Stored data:
################

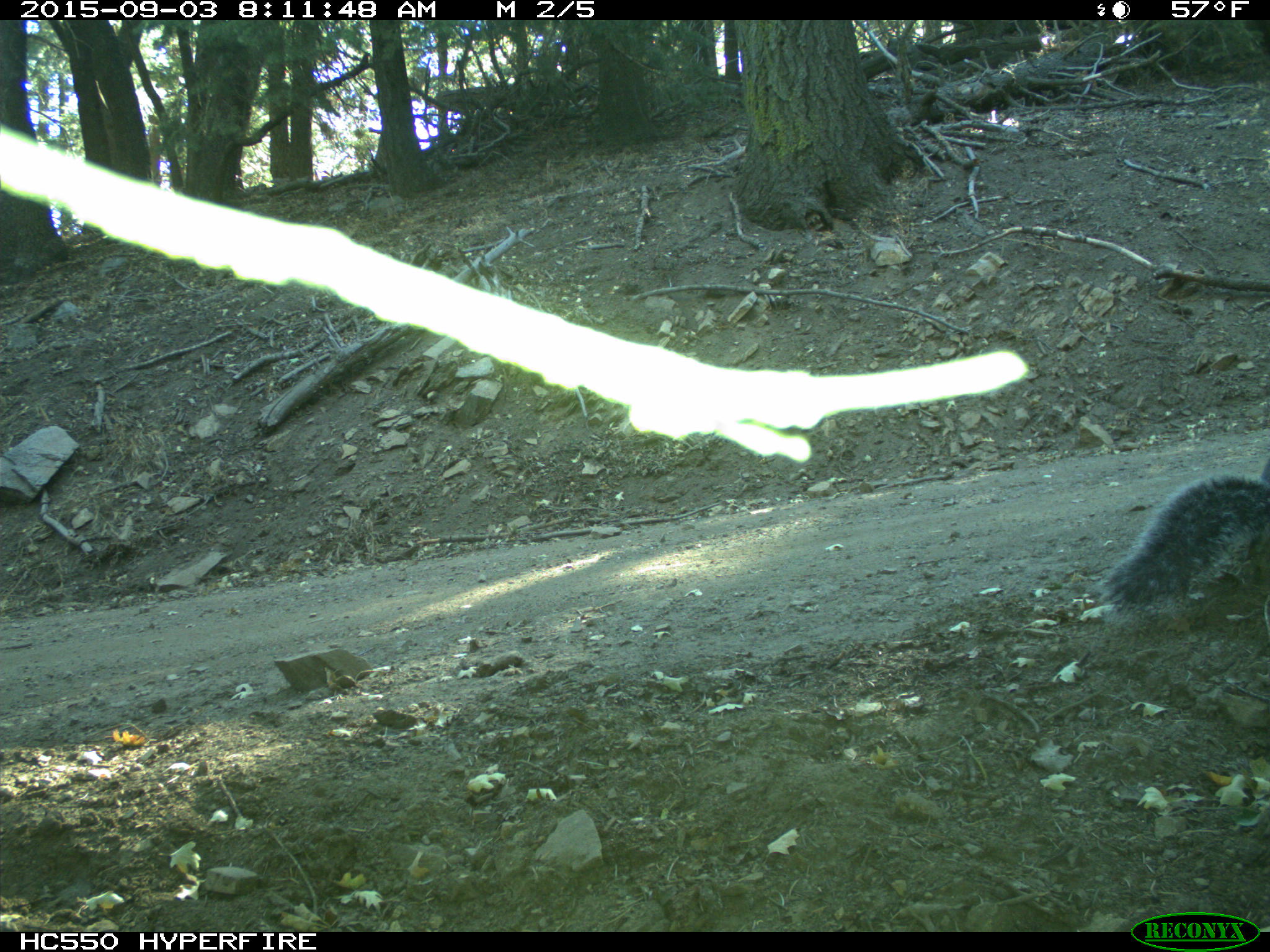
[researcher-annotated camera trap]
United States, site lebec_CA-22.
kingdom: Animalia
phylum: Chordata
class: Mammalia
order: Rodentia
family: Sciuridae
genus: Sciurus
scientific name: Sciurus carolinensis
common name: eastern gray squirrel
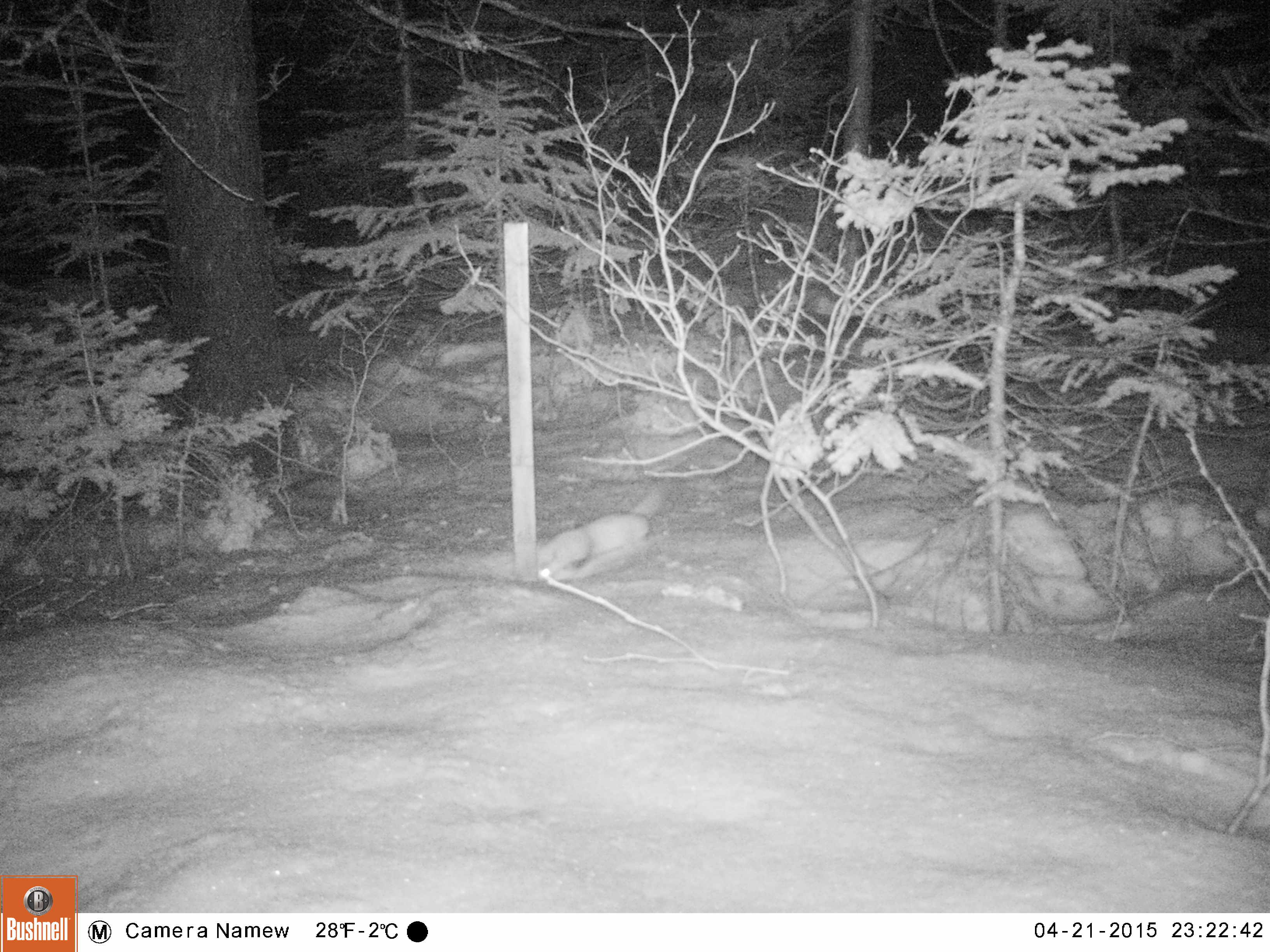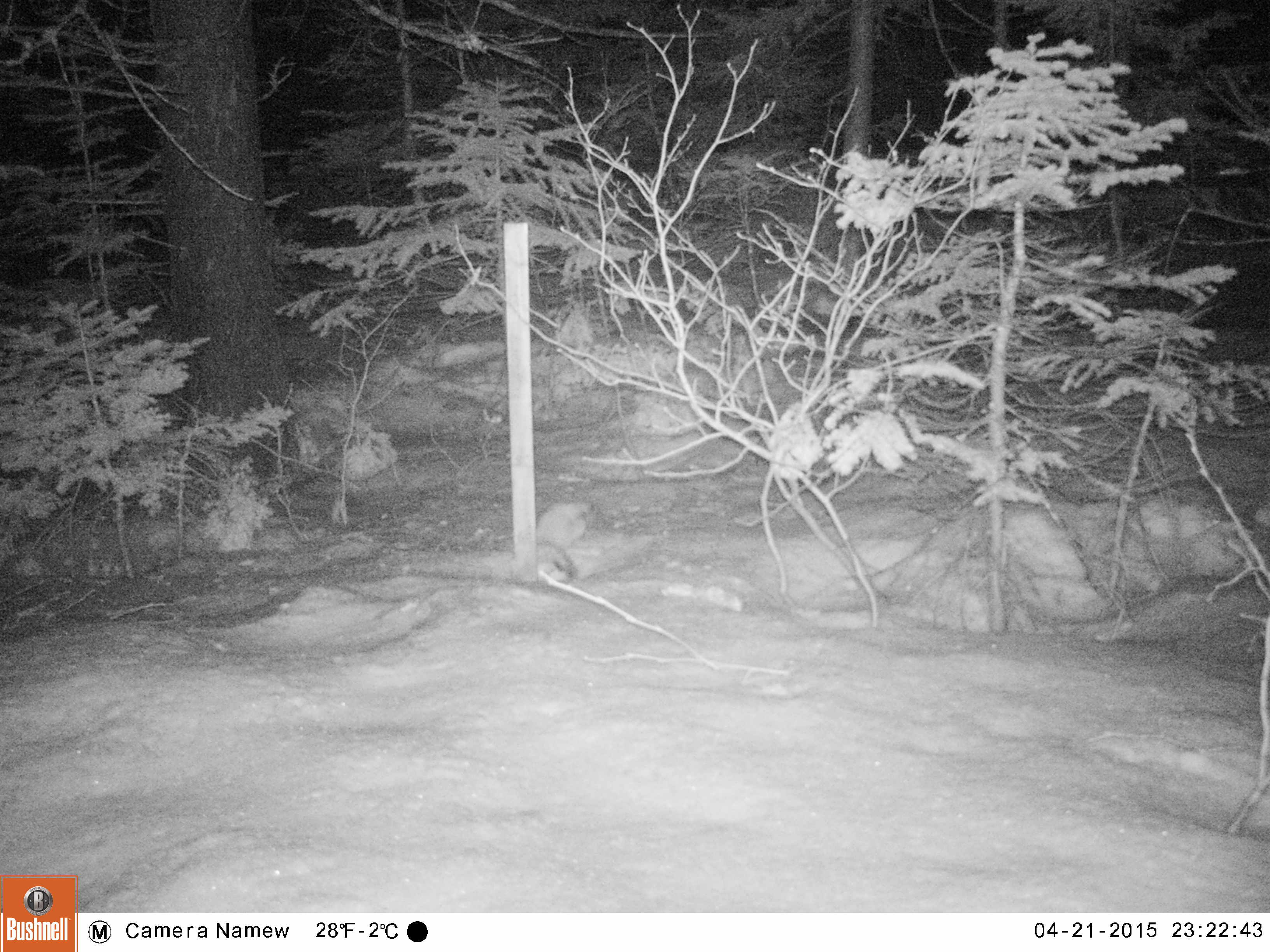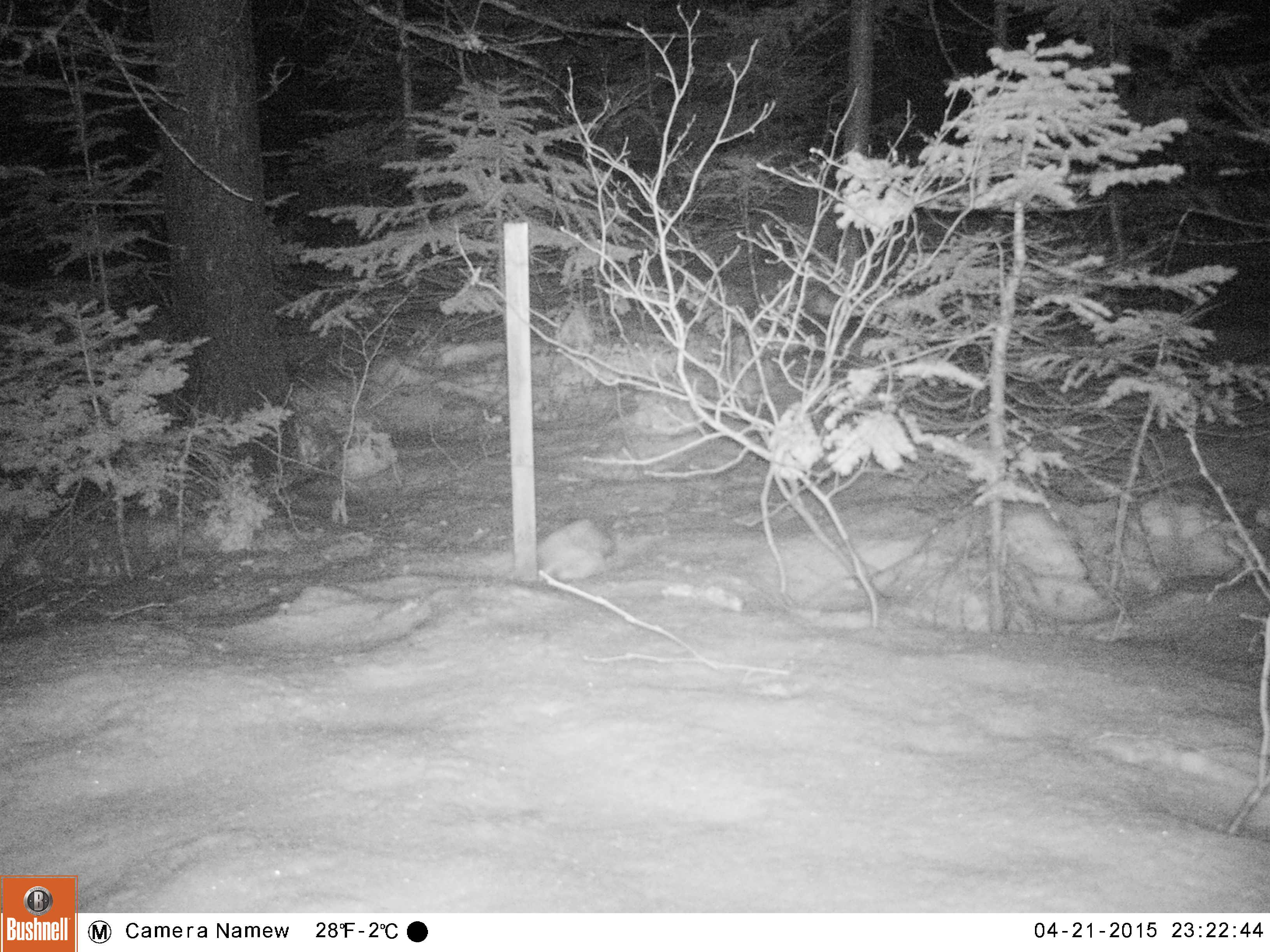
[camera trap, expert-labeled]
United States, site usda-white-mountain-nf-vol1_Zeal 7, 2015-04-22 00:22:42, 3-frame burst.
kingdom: Animalia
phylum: Chordata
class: Mammalia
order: Carnivora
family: Mustelidae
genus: Martes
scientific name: Martes americana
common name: american marten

################

Your instructions
All the records above need to be given again word for word. Skip the pictures.

Solution to the exercise
[researcher-annotated camera trap]
United States, site lebec_CA-22.
kingdom: Animalia
phylum: Chordata
class: Mammalia
order: Rodentia
family: Sciuridae
genus: Sciurus
scientific name: Sciurus carolinensis
common name: eastern gray squirrel
[camera trap, expert-labeled]
United States, site usda-white-mountain-nf-vol1_Zeal 7, 2015-04-22 00:22:42, 3-frame burst.
kingdom: Animalia
phylum: Chordata
class: Mammalia
order: Carnivora
family: Mustelidae
genus: Martes
scientific name: Martes americana
common name: american marten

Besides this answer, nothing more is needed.